Python regex returns a part of the match when used with re.findall

Question

I have been trying to teach myself Python and am currently on regular expressions. The instructional text I have been using seems to be aimed at teaching Perl or some other language that is not Python, so I have had to adapt the expressions a bit to fit Python.

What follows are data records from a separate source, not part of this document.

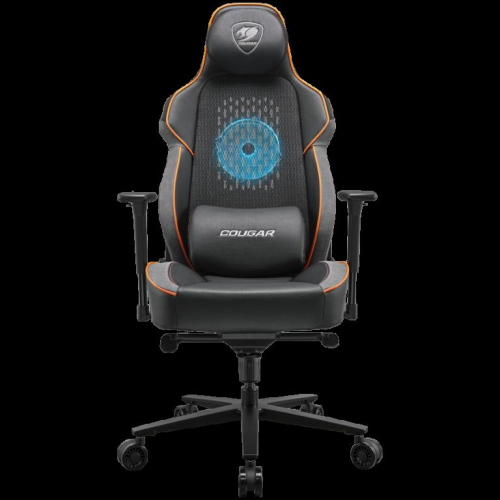 COUGAR Gaming Chair NxSys Aero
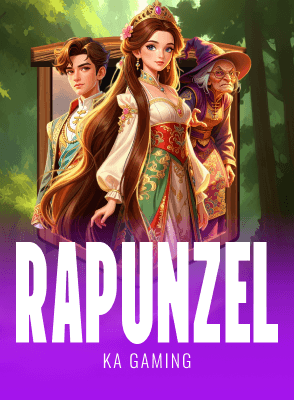 Rapunzel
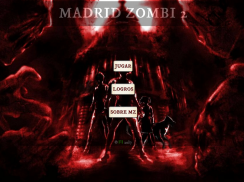 Madrid Zombi 2 screenshot 6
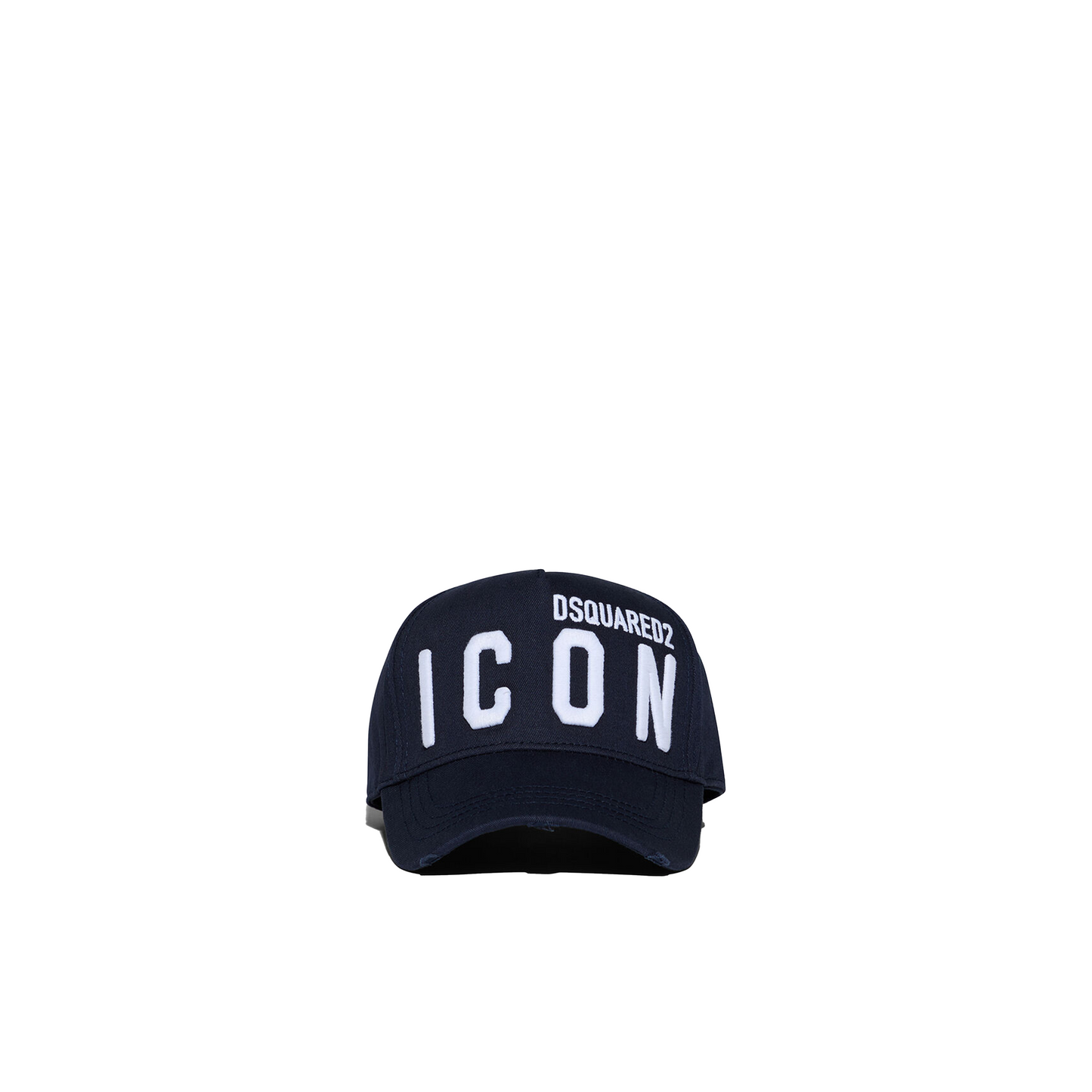 DSQUARED2 BE ICON BASEBALL CAP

I'm not very experienced, however, and I've hit a snag trying to get an expression to work.

The problem involves searching a text for instances of prices, expressed either without decimals, $500, or with decimals, $500.10.

This is what the text recommends:

\$[0-9]+(\.[0-9][0-9])?

Replicating the text, I use this code:

import re

inputstring = "$500.01"

result = re.findall( r'\$[0-9]+(\.[0-9][0-9])?', inputstring)

if result:
    print(result)
else:
    print("No match.")

However, the result is not $500.01, but rather:

.01

I find this strange. If I remove the parentheses and the optional decimal portion, it works fine. So, using this:

\$[0-9]+\.[0-9][0-9]

I get:

$500.01

How can I get the regular expression to return values with and without decimal portions?

Thanks.

Answer 1

Use a non-capturing group:

result = re.findall( r'\$[0-9]+(?:\.[0-9][0-9])?', inputstring)
                                ^^ 

The re.findall function returns the list of captured texts if there are any defined in the pattern, and you have one in yours. You need to get rid of it by turning it into a non-capturing one.

re.findall(pattern, string, flags=0)
If one or more groups are present in the pattern, return a list of groups; this will be a list of tuples if the pattern has more than one group.

Update

You can shorten your regex a bit by using a limiting quantifier {2} that requires exactly 2 occurrences of the preceding subpattern:

r'\$[0-9]+(?:\.[0-9]{2})?'
                    ^^^

Or even replace [0-9] with \d:

r'\$\d+(?:\.\d{2})?'